* Dataset records *

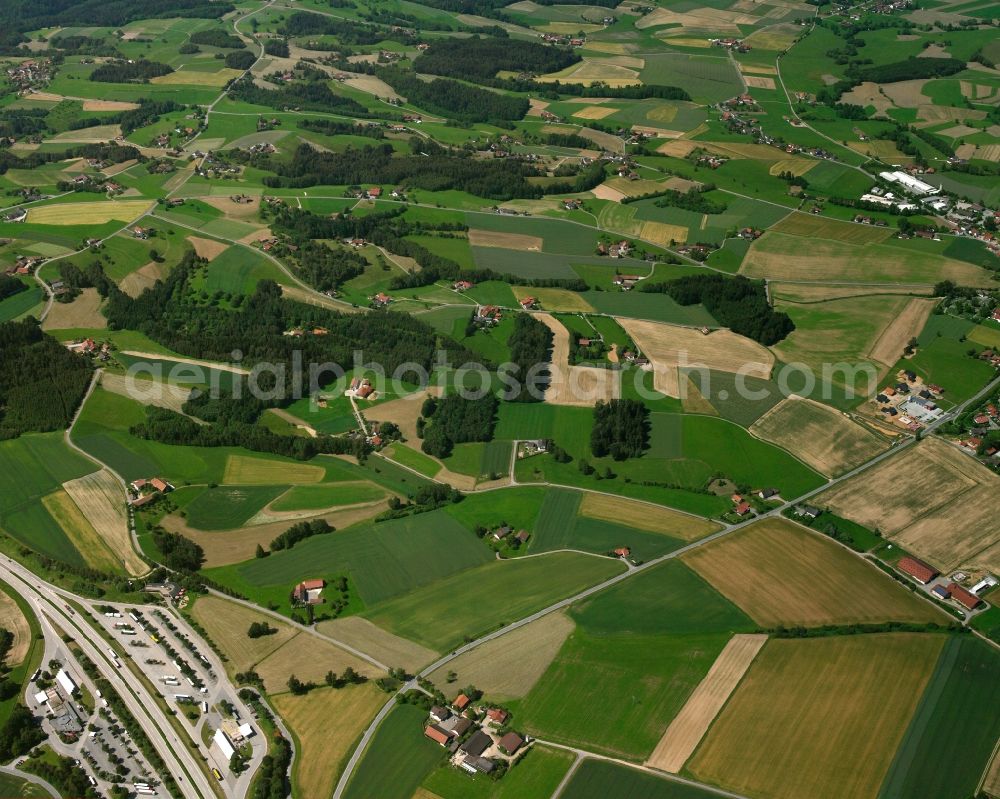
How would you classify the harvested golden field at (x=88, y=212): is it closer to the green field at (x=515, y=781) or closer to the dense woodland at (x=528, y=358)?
the dense woodland at (x=528, y=358)

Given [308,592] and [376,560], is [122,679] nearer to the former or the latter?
[308,592]

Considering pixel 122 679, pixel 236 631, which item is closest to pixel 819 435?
pixel 236 631

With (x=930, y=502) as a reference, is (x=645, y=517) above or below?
below

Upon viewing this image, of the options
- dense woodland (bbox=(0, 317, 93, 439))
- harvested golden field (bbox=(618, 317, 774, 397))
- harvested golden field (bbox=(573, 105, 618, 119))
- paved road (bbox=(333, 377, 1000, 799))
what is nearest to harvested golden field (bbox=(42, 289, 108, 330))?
dense woodland (bbox=(0, 317, 93, 439))

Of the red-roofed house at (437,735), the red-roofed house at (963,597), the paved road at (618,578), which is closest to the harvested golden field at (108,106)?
the paved road at (618,578)

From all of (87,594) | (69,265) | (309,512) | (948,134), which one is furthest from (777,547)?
(948,134)
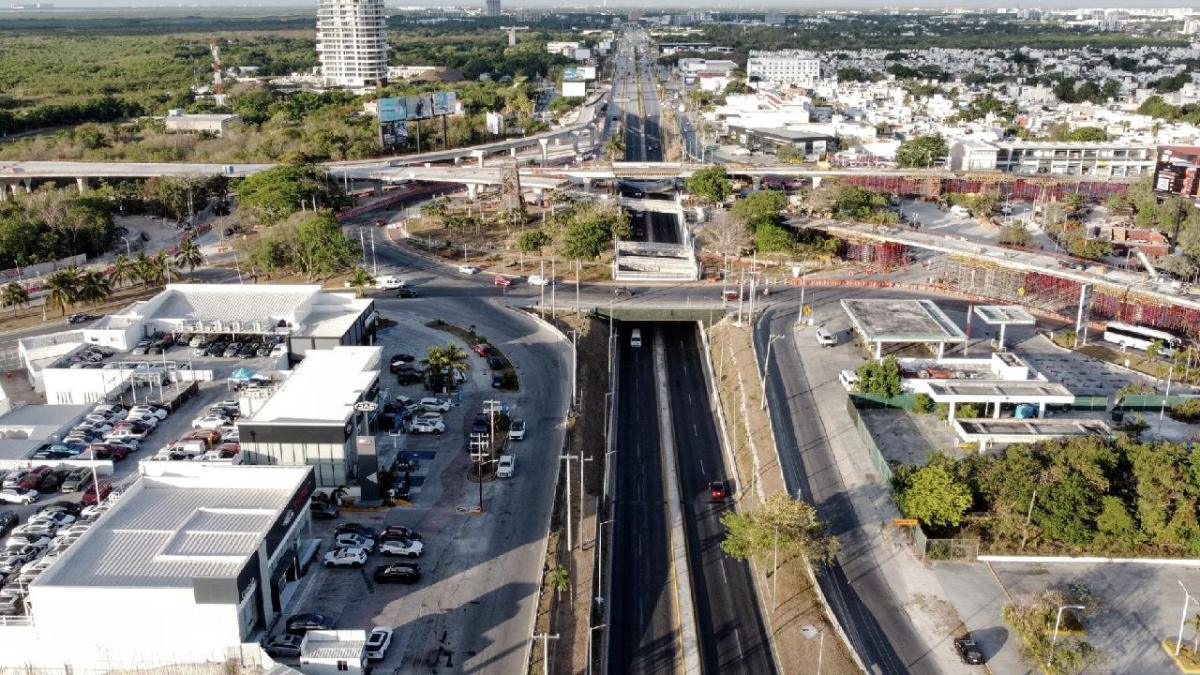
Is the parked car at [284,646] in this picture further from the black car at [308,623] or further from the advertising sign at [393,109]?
the advertising sign at [393,109]

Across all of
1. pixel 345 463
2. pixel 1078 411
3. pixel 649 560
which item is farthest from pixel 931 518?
pixel 345 463

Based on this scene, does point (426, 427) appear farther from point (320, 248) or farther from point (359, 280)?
point (320, 248)

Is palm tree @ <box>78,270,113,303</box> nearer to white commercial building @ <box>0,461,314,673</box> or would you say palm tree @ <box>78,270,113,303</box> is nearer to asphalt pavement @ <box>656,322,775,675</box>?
white commercial building @ <box>0,461,314,673</box>

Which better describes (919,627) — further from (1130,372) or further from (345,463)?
(1130,372)

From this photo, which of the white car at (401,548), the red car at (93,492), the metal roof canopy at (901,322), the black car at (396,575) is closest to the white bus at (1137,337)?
the metal roof canopy at (901,322)

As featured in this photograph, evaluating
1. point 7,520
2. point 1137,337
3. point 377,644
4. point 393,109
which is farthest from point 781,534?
point 393,109

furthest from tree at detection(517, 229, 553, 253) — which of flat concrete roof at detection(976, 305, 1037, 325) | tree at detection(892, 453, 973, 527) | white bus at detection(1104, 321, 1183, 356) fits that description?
tree at detection(892, 453, 973, 527)
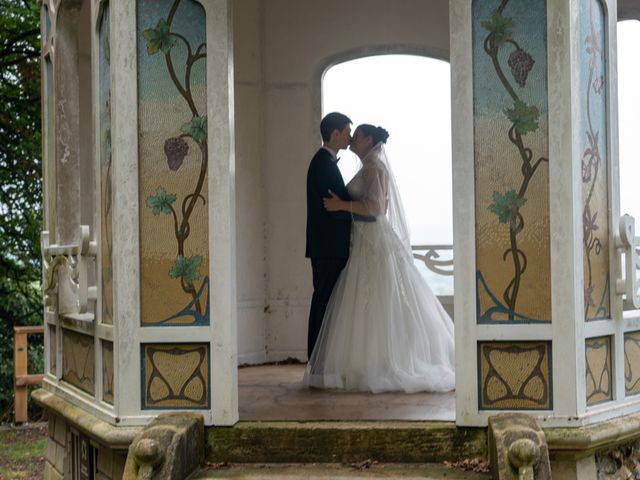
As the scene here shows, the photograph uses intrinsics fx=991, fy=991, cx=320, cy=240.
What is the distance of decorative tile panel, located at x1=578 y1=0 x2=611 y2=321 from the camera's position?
18.8ft

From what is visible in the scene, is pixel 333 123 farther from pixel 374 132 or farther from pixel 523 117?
pixel 523 117

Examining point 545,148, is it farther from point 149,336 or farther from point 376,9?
point 376,9

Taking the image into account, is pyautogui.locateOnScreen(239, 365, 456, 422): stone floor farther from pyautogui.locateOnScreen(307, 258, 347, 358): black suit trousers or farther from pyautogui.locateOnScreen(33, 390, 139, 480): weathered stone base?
pyautogui.locateOnScreen(33, 390, 139, 480): weathered stone base

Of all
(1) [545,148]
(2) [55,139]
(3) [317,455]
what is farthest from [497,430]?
(2) [55,139]

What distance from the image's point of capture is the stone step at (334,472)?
5406mm

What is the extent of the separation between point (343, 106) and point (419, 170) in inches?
39.7

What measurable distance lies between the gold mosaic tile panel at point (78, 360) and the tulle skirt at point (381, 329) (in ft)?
5.80

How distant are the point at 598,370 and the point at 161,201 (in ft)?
9.05

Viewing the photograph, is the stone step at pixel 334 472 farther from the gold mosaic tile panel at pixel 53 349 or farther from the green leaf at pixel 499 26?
the green leaf at pixel 499 26

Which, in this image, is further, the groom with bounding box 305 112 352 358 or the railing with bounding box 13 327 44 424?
the railing with bounding box 13 327 44 424

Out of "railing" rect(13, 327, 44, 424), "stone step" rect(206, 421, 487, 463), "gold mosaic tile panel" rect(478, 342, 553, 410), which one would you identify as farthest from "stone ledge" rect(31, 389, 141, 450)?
"railing" rect(13, 327, 44, 424)

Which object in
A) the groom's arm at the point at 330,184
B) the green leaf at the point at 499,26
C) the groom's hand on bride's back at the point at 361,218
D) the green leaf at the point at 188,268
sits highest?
the green leaf at the point at 499,26

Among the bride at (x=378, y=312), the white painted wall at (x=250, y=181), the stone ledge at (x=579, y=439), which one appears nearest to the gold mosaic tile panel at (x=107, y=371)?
the bride at (x=378, y=312)

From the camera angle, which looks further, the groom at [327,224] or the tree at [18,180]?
the tree at [18,180]
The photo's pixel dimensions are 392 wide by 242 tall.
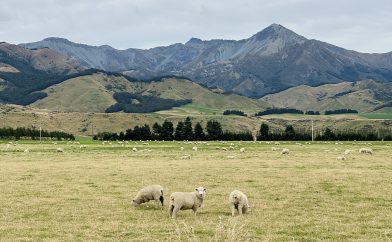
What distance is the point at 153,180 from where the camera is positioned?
37.8 m

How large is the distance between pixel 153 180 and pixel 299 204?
1449cm

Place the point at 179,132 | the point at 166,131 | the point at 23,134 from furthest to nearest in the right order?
1. the point at 23,134
2. the point at 179,132
3. the point at 166,131

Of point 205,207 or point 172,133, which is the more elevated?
point 172,133

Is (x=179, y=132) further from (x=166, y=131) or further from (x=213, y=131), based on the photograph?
(x=213, y=131)

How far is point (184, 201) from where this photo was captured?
78.7ft

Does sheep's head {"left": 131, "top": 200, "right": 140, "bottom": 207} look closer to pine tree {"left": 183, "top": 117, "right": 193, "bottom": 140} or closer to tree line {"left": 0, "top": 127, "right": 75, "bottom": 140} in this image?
pine tree {"left": 183, "top": 117, "right": 193, "bottom": 140}

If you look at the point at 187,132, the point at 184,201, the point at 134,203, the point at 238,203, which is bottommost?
the point at 134,203

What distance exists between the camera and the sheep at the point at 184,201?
23780mm

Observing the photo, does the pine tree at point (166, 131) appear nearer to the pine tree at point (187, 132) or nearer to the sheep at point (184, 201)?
the pine tree at point (187, 132)

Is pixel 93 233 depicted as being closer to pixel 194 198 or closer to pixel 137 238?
pixel 137 238

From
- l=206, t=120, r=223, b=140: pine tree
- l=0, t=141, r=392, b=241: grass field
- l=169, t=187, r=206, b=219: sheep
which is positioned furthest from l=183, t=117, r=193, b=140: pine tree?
l=169, t=187, r=206, b=219: sheep

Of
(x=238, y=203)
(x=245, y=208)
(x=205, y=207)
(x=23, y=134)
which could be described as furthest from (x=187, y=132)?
(x=238, y=203)

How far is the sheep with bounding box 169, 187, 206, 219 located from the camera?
23780 millimetres

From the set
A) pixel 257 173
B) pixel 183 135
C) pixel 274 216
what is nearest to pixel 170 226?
pixel 274 216
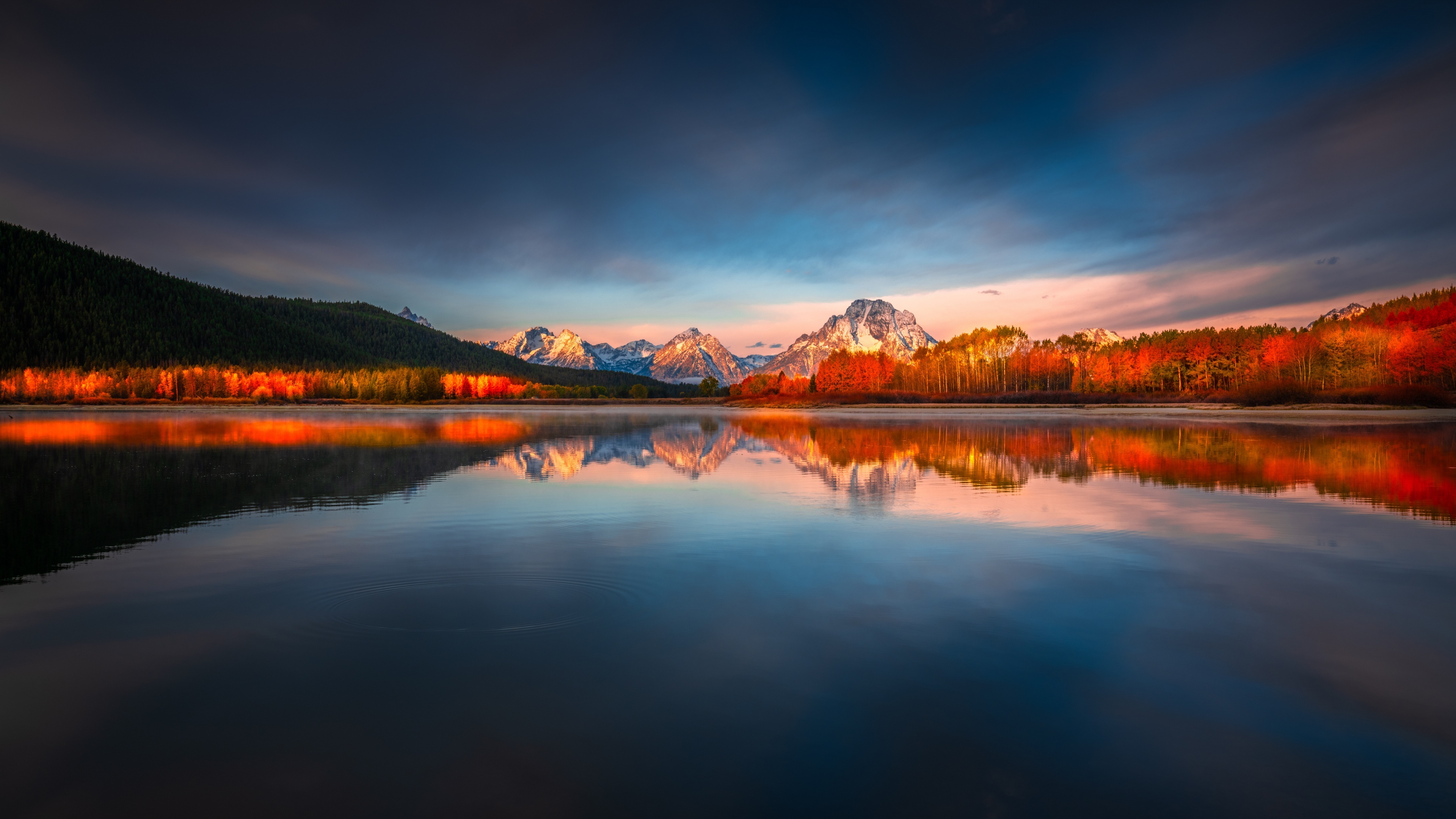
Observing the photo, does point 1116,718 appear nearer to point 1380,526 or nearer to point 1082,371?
point 1380,526

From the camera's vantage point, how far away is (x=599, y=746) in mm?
5910

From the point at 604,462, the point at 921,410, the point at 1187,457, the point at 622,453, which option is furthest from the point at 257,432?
the point at 921,410

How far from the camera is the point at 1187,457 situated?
32844mm

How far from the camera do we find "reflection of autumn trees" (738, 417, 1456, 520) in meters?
22.7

* Problem *
Pictures are to be left out; repeat all the remaining data exactly.

* Answer for the task *
How would you classify the harvested golden field at (x=88, y=212): is it closer to the green field at (x=515, y=781) or closer to the dense woodland at (x=528, y=358)?
the dense woodland at (x=528, y=358)

Given [308,592] and [376,560], is [122,679] nearer to the former or the latter?
[308,592]

Considering pixel 122 679, pixel 236 631, which item is closest to pixel 819 435?
pixel 236 631

With (x=930, y=502) as a reference, is (x=645, y=517) above or below?
below

Upon viewing this image, of the options
- dense woodland (bbox=(0, 317, 93, 439))
- harvested golden field (bbox=(618, 317, 774, 397))
- harvested golden field (bbox=(573, 105, 618, 119))
- paved road (bbox=(333, 377, 1000, 799))
what is nearest to harvested golden field (bbox=(42, 289, 108, 330))?
dense woodland (bbox=(0, 317, 93, 439))

Of the red-roofed house at (437,735), the red-roofed house at (963,597), the paved road at (618,578), which is closest to the harvested golden field at (108,106)?
the paved road at (618,578)

From all of (87,594) | (69,265) | (309,512) | (948,134), which one is furthest from (777,547)?
(948,134)
Is the parked car at [284,646] in this picture further from the black car at [308,623] or further from the advertising sign at [393,109]?
the advertising sign at [393,109]

Across all of
1. pixel 345 463
2. pixel 1078 411
3. pixel 649 560
which item is farthest from pixel 931 518?
pixel 345 463

Based on this scene, does point (426, 427) appear farther from point (320, 248) or farther from point (359, 280)?
point (320, 248)

Is palm tree @ <box>78,270,113,303</box> nearer to white commercial building @ <box>0,461,314,673</box> or would you say palm tree @ <box>78,270,113,303</box> is nearer to asphalt pavement @ <box>656,322,775,675</box>?
white commercial building @ <box>0,461,314,673</box>

Which better describes (919,627) — further from (1130,372) or further from (345,463)?
(1130,372)

From this photo, which of the white car at (401,548), the red car at (93,492), the metal roof canopy at (901,322), the black car at (396,575) is closest to the white bus at (1137,337)?
the metal roof canopy at (901,322)

As featured in this photograph, evaluating
1. point 7,520
2. point 1137,337
3. point 377,644
4. point 393,109
which is farthest from point 781,534?
point 393,109

furthest from tree at detection(517, 229, 553, 253) — which of flat concrete roof at detection(976, 305, 1037, 325) | tree at detection(892, 453, 973, 527) | white bus at detection(1104, 321, 1183, 356) fits that description?
tree at detection(892, 453, 973, 527)
As the scene here shows, the photograph uses intrinsics fx=991, fy=991, cx=320, cy=240.
What is the distance of decorative tile panel, located at x1=578 y1=0 x2=611 y2=321 from the camera's position?
18.8ft

From what is visible in the scene, is pixel 333 123 farther from pixel 374 132 or farther from pixel 523 117?
pixel 523 117

Examining point 545,148, is it farther from point 149,336 or farther from point 376,9?
point 376,9

Taking the image into account, is pyautogui.locateOnScreen(239, 365, 456, 422): stone floor farther from pyautogui.locateOnScreen(307, 258, 347, 358): black suit trousers or farther from pyautogui.locateOnScreen(33, 390, 139, 480): weathered stone base?
pyautogui.locateOnScreen(33, 390, 139, 480): weathered stone base

Of all
(1) [545,148]
(2) [55,139]
(3) [317,455]
what is farthest from [497,430]?
(2) [55,139]

What distance from the image's point of capture is the stone step at (334,472)?
5406mm

What is the extent of the separation between point (343, 106) and point (419, 170) in inches?
39.7

What measurable distance lies between the gold mosaic tile panel at point (78, 360) and the tulle skirt at point (381, 329) (in ft)?
5.80

How distant are the point at 598,370 and the point at 161,201 (in ft)?
9.05

Viewing the photograph, is the stone step at pixel 334 472 farther from the gold mosaic tile panel at pixel 53 349 or farther from the green leaf at pixel 499 26?
the green leaf at pixel 499 26

Which, in this image, is further, the groom with bounding box 305 112 352 358 or the railing with bounding box 13 327 44 424?
the railing with bounding box 13 327 44 424

Out of "railing" rect(13, 327, 44, 424), "stone step" rect(206, 421, 487, 463), "gold mosaic tile panel" rect(478, 342, 553, 410), which one would you identify as farthest from "stone ledge" rect(31, 389, 141, 450)?
"railing" rect(13, 327, 44, 424)

Which object in
A) the groom's arm at the point at 330,184
B) the green leaf at the point at 499,26
C) the groom's hand on bride's back at the point at 361,218
D) the green leaf at the point at 188,268
sits highest?
the green leaf at the point at 499,26

Among the bride at (x=378, y=312), the white painted wall at (x=250, y=181), the stone ledge at (x=579, y=439), which one appears nearest to the gold mosaic tile panel at (x=107, y=371)?
the bride at (x=378, y=312)

From the camera angle, which looks further, the groom at [327,224] or the tree at [18,180]?
the tree at [18,180]
The photo's pixel dimensions are 392 wide by 242 tall.
What distance is the point at 153,180 from where the camera is positioned?
37.8 m

How large is the distance between pixel 153 180 and pixel 299 204?
1449cm

Place the point at 179,132 | the point at 166,131 | the point at 23,134 from furthest to nearest in the right order?
1. the point at 23,134
2. the point at 179,132
3. the point at 166,131

Of point 205,207 or point 172,133, which is the more elevated?
point 172,133

Is (x=179, y=132) further from (x=166, y=131) or further from (x=213, y=131), based on the photograph?
(x=213, y=131)

How far is point (184, 201) from where this photo was captured?
78.7ft

Does sheep's head {"left": 131, "top": 200, "right": 140, "bottom": 207} look closer to pine tree {"left": 183, "top": 117, "right": 193, "bottom": 140} or closer to tree line {"left": 0, "top": 127, "right": 75, "bottom": 140} in this image?
pine tree {"left": 183, "top": 117, "right": 193, "bottom": 140}

If you look at the point at 187,132, the point at 184,201, the point at 134,203, the point at 238,203, which is bottommost?
the point at 134,203

What distance exists between the camera and the sheep at the point at 184,201?
23780mm

Observing the photo, does the pine tree at point (166, 131) appear nearer to the pine tree at point (187, 132) or nearer to the sheep at point (184, 201)?
the pine tree at point (187, 132)

Is pixel 93 233 depicted as being closer to pixel 194 198 or closer to pixel 137 238?
pixel 137 238

From
- l=206, t=120, r=223, b=140: pine tree
- l=0, t=141, r=392, b=241: grass field
- l=169, t=187, r=206, b=219: sheep
which is positioned furthest from l=183, t=117, r=193, b=140: pine tree?
l=169, t=187, r=206, b=219: sheep

Of
(x=238, y=203)
(x=245, y=208)
(x=205, y=207)
(x=23, y=134)
which could be described as furthest from (x=187, y=132)?
(x=238, y=203)

How far is the sheep with bounding box 169, 187, 206, 219 located from the camera?
23780 millimetres

From the set
A) pixel 257 173
B) pixel 183 135
C) pixel 274 216
what is nearest to pixel 170 226?
pixel 274 216
Observing the photo, does point 1116,718 appear nearer to point 1380,526 or nearer to point 1082,371?
point 1380,526

From the camera's vantage point, how far away is (x=599, y=746) in mm?
5910

From the point at 604,462, the point at 921,410, the point at 1187,457, the point at 622,453, which option is furthest from the point at 257,432?
the point at 921,410

How far from the camera is the point at 1187,457 situated?
32844mm

How far from the camera do we find "reflection of autumn trees" (738, 417, 1456, 520) in meters?
22.7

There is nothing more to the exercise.